Thanks so much everyone, your posts are immensely helpful to me...not exactly sure how H is feeling about them.
Well I signed off here to help H with his stirfry...but somewhere in there he ended up on the couch watching T.V. and I ended up cooking dinner alone (didn't realize this annoyed me until much later).
We ate, nice. But then he settled in to watch "Celebrity Survivor", which is lame by anyone's standards (we didn't watch American Idol, or the last three real Survivors, because H didn't like the genre!)
I took about an hour of it, then at 10 asked if there was anything else on. He made a half-hearted search of the guide and just left it on that dumb show.
So I went into the back room and finished a novel I'd been reading.
But then, I just got so agitated! I felt like getting on here, or journalling, but I felt constrained, like I couldn't. Like I was a kid and had my "computer privileges" taken away. (point of fact, he never said I couldn't journal, but wouldn't that equally take away from our "quality time"?)
And what kind of quality time was that anyway???
Yes, Sage, I'm very resentful of him seeking to put limitations on my bb activities. I WAS limiting them, making sure it didn't nip into our time together, you all probably know that (eg..H just ran to the store, thought I'd pop in...).
I just felt such incredible agitation and rage last night. Then I went to the bathroom (figured a xanax might help) and noticed how disgustingly filthy it was.
So I set about cleaning it, with some vigor. H called out from the livingroom "Are you okay in there?".
I responded (sarcastically, no doubt) "About as okay as one can be scrubbing the toilet!" he said I was making a lot of noise, banging things around (true). I said "I'm sorry, I didn't mean to wake you".
(the fact that he didn't jump back on this, suggests he might well have been dozing off, I just made an educated guess)
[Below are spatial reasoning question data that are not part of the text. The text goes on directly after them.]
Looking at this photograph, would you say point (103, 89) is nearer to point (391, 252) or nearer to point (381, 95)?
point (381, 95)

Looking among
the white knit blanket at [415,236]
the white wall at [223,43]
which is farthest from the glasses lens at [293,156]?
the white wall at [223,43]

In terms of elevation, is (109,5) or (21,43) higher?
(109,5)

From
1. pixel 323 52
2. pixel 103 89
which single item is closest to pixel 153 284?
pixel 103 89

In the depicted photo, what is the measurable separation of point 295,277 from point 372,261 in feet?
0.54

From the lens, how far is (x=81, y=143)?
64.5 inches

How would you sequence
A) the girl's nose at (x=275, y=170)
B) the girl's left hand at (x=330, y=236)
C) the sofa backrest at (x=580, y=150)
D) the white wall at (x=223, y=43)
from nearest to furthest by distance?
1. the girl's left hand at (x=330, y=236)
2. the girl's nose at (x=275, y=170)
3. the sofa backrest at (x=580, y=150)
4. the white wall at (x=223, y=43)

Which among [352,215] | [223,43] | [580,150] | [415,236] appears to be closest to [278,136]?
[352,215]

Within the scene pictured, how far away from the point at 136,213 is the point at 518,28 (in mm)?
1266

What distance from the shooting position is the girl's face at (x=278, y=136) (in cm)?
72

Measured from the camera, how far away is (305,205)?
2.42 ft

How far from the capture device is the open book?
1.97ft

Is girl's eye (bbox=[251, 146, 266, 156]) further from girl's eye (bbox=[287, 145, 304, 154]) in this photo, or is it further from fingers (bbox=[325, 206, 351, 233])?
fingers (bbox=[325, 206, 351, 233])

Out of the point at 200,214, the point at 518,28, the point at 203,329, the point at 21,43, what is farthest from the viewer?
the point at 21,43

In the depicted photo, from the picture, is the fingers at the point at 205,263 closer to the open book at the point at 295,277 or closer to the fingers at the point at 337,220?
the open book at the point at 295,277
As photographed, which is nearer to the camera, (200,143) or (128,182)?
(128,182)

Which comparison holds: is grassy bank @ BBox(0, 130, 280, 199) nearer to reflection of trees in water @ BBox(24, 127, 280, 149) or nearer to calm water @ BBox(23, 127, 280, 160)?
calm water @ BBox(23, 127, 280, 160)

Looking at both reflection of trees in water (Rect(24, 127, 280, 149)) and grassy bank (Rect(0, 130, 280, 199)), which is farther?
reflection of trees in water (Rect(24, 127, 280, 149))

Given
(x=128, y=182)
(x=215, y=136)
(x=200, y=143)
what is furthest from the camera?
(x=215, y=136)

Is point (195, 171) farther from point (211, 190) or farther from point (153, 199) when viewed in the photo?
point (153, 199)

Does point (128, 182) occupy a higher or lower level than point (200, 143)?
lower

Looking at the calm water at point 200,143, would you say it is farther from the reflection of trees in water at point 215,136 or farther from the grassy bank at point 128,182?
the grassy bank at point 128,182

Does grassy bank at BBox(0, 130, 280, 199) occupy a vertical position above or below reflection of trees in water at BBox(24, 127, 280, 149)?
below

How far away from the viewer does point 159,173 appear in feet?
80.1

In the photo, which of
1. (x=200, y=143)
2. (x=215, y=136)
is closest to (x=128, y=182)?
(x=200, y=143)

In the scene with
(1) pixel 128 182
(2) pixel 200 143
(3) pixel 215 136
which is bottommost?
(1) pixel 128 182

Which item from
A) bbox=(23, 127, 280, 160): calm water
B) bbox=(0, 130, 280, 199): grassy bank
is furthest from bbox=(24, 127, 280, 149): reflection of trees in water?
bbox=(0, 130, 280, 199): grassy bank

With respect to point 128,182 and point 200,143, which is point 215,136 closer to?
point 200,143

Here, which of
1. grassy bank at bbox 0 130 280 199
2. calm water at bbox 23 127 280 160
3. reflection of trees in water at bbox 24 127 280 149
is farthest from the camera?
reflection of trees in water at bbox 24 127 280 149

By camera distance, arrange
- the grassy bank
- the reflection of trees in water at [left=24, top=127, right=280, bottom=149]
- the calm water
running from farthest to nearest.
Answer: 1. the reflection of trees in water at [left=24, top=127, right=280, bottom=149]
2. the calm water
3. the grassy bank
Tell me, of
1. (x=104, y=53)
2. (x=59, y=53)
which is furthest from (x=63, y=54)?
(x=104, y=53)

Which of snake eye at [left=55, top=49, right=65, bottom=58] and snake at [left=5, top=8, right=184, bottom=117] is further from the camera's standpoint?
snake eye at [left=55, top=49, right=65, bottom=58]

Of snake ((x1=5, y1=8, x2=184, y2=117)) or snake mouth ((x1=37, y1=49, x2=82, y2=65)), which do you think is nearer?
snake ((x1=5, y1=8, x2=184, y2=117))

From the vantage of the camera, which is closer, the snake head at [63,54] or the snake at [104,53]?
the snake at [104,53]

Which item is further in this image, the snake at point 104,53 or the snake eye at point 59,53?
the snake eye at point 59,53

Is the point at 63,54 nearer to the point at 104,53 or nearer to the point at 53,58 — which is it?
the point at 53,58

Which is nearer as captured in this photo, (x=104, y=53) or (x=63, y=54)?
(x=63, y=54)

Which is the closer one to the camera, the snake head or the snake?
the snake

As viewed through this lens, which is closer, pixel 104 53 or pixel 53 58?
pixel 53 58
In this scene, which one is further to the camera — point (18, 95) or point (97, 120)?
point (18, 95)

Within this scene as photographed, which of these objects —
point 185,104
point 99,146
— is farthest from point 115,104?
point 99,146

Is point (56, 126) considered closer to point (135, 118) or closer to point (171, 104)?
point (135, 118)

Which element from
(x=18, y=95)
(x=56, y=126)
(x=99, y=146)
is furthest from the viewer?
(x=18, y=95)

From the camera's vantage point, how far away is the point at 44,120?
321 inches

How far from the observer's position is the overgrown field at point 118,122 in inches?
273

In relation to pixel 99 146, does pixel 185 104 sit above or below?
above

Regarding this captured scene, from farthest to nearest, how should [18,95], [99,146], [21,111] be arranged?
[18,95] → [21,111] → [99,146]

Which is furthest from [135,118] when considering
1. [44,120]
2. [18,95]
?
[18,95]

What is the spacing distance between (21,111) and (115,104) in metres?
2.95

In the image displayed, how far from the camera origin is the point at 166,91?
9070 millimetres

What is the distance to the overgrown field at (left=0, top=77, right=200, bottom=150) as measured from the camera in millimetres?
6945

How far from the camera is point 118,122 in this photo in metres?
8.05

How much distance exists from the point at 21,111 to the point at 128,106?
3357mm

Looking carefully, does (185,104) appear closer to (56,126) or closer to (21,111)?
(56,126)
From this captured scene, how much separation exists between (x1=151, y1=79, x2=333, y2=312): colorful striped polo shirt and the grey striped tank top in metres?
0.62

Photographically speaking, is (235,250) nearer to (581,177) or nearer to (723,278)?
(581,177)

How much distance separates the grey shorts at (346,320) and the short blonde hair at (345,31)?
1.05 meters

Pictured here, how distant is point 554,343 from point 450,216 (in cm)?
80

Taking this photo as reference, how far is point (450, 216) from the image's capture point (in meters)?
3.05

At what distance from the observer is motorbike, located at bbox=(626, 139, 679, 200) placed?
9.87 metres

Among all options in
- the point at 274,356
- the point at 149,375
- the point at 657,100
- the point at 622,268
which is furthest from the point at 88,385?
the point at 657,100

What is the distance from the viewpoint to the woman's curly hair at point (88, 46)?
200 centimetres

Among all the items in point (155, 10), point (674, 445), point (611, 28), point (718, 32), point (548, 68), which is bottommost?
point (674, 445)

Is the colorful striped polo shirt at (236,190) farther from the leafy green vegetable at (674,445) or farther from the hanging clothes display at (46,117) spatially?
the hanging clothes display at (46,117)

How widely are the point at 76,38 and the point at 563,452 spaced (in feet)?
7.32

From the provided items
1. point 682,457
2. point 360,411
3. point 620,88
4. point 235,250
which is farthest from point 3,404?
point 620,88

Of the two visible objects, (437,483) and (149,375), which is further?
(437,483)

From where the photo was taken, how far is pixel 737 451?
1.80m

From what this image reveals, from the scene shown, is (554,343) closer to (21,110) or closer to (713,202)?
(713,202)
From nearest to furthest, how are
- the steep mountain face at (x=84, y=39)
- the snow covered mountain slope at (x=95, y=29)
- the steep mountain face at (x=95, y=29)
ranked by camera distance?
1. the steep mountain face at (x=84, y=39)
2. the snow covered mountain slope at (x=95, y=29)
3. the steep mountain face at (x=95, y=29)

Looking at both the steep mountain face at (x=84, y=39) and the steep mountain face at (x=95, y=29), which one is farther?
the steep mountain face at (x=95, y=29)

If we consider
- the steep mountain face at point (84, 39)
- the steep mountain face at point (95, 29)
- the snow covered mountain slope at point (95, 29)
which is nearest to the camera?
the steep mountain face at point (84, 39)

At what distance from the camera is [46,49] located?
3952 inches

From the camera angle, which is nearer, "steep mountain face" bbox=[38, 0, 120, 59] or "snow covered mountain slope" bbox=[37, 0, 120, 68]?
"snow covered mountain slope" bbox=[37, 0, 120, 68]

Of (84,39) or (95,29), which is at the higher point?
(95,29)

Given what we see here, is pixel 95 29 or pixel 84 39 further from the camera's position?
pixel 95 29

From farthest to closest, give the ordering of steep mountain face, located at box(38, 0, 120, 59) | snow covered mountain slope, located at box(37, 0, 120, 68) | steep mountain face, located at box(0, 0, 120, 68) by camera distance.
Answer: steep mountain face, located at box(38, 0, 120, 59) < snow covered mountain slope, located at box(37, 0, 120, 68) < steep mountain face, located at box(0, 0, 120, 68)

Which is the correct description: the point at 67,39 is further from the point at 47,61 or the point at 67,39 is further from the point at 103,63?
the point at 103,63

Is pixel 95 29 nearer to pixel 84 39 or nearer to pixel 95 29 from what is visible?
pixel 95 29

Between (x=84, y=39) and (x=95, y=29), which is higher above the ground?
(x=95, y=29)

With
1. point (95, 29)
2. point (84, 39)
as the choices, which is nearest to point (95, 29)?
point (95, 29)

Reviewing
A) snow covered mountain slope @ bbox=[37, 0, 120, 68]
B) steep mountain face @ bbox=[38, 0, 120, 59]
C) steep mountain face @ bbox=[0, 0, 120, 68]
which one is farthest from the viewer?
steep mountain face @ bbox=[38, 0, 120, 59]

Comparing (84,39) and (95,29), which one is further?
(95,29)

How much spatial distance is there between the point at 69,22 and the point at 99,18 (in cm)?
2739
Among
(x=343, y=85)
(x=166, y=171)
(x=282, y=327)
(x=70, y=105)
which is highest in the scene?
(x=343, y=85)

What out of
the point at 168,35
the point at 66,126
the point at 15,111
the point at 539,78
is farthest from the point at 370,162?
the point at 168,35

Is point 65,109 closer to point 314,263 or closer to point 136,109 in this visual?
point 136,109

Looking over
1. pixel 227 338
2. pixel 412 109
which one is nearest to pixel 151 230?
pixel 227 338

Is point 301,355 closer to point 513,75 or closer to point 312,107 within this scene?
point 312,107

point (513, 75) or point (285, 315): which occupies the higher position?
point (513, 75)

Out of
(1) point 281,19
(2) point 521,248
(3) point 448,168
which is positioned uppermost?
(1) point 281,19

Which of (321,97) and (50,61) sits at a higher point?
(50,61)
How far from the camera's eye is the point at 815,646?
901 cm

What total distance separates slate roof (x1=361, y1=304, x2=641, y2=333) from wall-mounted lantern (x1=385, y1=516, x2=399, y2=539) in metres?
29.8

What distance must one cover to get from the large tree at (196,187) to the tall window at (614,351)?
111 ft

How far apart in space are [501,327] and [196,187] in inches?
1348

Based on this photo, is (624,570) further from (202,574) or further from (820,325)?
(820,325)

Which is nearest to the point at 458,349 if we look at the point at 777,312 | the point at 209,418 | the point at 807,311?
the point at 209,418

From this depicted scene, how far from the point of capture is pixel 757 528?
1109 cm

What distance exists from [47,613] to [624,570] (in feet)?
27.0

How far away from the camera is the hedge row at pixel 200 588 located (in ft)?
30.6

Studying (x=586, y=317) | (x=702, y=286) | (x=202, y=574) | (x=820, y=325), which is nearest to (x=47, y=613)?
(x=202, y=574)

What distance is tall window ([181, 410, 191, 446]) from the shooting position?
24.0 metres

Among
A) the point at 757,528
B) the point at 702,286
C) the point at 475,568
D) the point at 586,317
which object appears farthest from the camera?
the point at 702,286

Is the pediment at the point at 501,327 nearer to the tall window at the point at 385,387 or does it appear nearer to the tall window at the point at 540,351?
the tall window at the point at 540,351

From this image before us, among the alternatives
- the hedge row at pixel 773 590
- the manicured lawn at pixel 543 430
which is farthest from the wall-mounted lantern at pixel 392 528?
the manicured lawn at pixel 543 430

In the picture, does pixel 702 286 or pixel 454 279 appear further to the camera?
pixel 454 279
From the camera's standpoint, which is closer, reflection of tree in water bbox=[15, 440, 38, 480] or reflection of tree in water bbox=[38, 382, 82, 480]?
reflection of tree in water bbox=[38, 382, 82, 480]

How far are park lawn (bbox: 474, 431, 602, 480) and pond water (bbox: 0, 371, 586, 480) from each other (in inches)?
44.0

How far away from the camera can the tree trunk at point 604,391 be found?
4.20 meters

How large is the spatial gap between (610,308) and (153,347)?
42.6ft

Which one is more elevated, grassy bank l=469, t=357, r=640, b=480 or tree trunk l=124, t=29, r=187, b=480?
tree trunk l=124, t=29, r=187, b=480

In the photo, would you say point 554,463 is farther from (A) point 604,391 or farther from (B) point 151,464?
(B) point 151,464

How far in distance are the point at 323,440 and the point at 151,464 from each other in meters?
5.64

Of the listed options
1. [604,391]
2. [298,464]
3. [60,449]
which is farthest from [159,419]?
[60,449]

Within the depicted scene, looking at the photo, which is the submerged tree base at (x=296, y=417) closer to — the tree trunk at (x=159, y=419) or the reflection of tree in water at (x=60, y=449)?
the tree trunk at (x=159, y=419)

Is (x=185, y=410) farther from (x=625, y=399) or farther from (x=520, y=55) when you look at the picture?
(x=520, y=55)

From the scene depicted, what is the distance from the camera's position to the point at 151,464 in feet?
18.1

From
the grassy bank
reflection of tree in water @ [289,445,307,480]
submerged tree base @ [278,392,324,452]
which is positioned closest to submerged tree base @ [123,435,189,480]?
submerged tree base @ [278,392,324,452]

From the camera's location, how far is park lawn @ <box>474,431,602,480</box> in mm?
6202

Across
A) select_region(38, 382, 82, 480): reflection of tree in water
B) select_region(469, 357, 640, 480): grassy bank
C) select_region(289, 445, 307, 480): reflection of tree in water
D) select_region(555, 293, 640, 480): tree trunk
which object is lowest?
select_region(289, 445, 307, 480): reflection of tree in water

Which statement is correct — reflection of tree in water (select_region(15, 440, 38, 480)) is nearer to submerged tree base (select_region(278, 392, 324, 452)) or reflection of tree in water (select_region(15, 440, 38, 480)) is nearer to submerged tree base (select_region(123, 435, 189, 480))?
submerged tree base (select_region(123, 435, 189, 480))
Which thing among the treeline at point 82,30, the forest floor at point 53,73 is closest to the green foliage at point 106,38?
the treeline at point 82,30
He walked up and said that I was pissed off at him, and wanted to talk about it. I said (as we agreed in C) that I didn't want to talk about it just then, and I really didn't.
But he persisted, and somehow I mumbled something to the effect of "At least I do something constructive when I'm pissed off"...to which he replied "Meaning that I do something destructive?"
Actually, folks, I hadn't thought that through. I was just feeling resentful that although I'm working and he's been in the house every day for 7 months, I had to be scrubbing the scummy bathtub out.
But in actuality, that's exactly what he did, isn't it?
Decided he wasn't going to "take my sarcasm" any more...and so got on a chatline and had two affairs. Not exactly constructive, was it?
I came on and journalled for a good long time. I mean I was BANGING on these keys! It felt really good. Lots of repressed rage, resentment etc poured out.
Afterwards, H was still awake (unusual) and I told him that I had just journalled, and felt much better for it, that I had a lot of negative emotions piled up and needed to get them out.
He was now angry at me and answered my wish for him to have a good night with some sarcasm. (I wonder if he EVER hears it in himself?)
So things were tense this morning. I had wanted to get out and perhaps go to Chapters to buy a new novel, but he beat me to it. I suppose the 5 odd books he's in the midst of reading aren't enough. (still some anger simmering here! )
But at least he's out of the house and can't accuse me of stealing his quality time by being here.
Yikes!
Wonder how our Counselling session is going to go today.